Dartmouth College’s Dana Hall uses four highly effective strategies to reduce the building’s energy footprint within a tight construction budget. The renovation reuses the concrete and steel structure of the original 1962 library building, implements highly insulating walls and roof, makes use of ultra-high-performance glazing and incorporates a photovoltaic shading canopy to reduce predicted energy use by 90% compared to baseline.
Reuse
The design strategically adds an addition at the south of the existing structure to create an arcade at the ground floor with shared spaces above. The reuse of existing structure reduced the amount of new high embodied energy materials like steel and concrete used in construction.
Highly Insulated
Insulation is a tremendously cost-effective energy efficiency measure. Supporting a light terracotta facade, the lightweight stud walls combine 6″ of continuous exterior insulation with 5 1/2″ of cavity insulation to provide an effective R-30 wall value, twice the code minimum. The roof system provides a minimum R-60 continuous insulation, triple the code minimum.
Advanced Glazing
The glazing strategy for Dana Hall combines careful proportions, locations, recesses, canopies and topography with advanced technologies. The triple-glazed punched windows on three siddes of the building are tall and set deep in the wall with two low-E coatings to minimize heat gain. Continuous curtainwall glazing at the ground floor is under cover from the floor above. The penthouse is shaded by the photovoltaic canopy.

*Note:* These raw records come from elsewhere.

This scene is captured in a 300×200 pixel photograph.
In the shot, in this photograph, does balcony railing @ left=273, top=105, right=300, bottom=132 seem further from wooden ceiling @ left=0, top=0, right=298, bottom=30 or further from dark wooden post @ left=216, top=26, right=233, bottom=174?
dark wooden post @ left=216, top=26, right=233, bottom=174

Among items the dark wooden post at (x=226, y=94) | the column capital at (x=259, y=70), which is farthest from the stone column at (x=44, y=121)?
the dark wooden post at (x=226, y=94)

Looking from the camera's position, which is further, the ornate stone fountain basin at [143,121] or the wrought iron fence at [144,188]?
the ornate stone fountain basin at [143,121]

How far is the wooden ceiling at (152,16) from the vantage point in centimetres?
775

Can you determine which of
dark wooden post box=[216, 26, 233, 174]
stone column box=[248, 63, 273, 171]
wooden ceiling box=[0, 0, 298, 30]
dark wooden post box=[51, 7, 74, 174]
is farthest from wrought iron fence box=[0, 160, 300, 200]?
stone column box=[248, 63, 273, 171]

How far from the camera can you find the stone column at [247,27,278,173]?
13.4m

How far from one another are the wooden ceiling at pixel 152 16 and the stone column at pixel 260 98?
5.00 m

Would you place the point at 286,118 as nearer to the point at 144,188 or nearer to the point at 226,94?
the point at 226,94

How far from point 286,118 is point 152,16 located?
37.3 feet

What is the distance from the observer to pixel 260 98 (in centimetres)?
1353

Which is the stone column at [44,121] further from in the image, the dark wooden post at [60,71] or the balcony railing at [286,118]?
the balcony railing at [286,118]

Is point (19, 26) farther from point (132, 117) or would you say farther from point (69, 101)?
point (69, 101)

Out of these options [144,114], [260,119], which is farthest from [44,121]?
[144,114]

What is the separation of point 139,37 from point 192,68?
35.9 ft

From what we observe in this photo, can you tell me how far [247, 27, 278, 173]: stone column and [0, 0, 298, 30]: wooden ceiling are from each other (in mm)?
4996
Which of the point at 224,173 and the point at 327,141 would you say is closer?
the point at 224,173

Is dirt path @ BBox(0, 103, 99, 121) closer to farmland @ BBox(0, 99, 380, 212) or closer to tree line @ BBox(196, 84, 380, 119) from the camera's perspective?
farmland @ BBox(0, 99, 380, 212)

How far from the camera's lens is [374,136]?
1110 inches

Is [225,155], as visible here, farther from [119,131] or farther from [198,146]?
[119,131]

The new south addition is clad in an advanced all glass facade system designed with passive measures and active controls to produce a thermally efficient envelope responsive to its environment. The glass facade is made of 2″ triple-glazed insulated units and high-performance vacuum insulated glass panels arranged in response to orientation and to maintenance of visual connections to the landscape beyond. Both units have integral expanded metal mesh shading and are silicone structurally glazed to a thermally-improved aluminum curtainwall frame. Each component is optimized for thermal performance with a whole system R-value>8, more than four times more efficient than the latest energy code requirement. The system also pairs automated vent windows with daylight-responsive shades to allow simultaneous daylight control and natural ventilation.
Photovoltaic Canopy
The small penthouse at the roof of the existing building allow for a terrace roof garden with a solar canopy above. Covering nearly the full existing roof area, the 68kw photovoltaic panel canopy reduces the building’s predicted energy use index (pEUI) from 25 to 15 kBtu/sf/yr.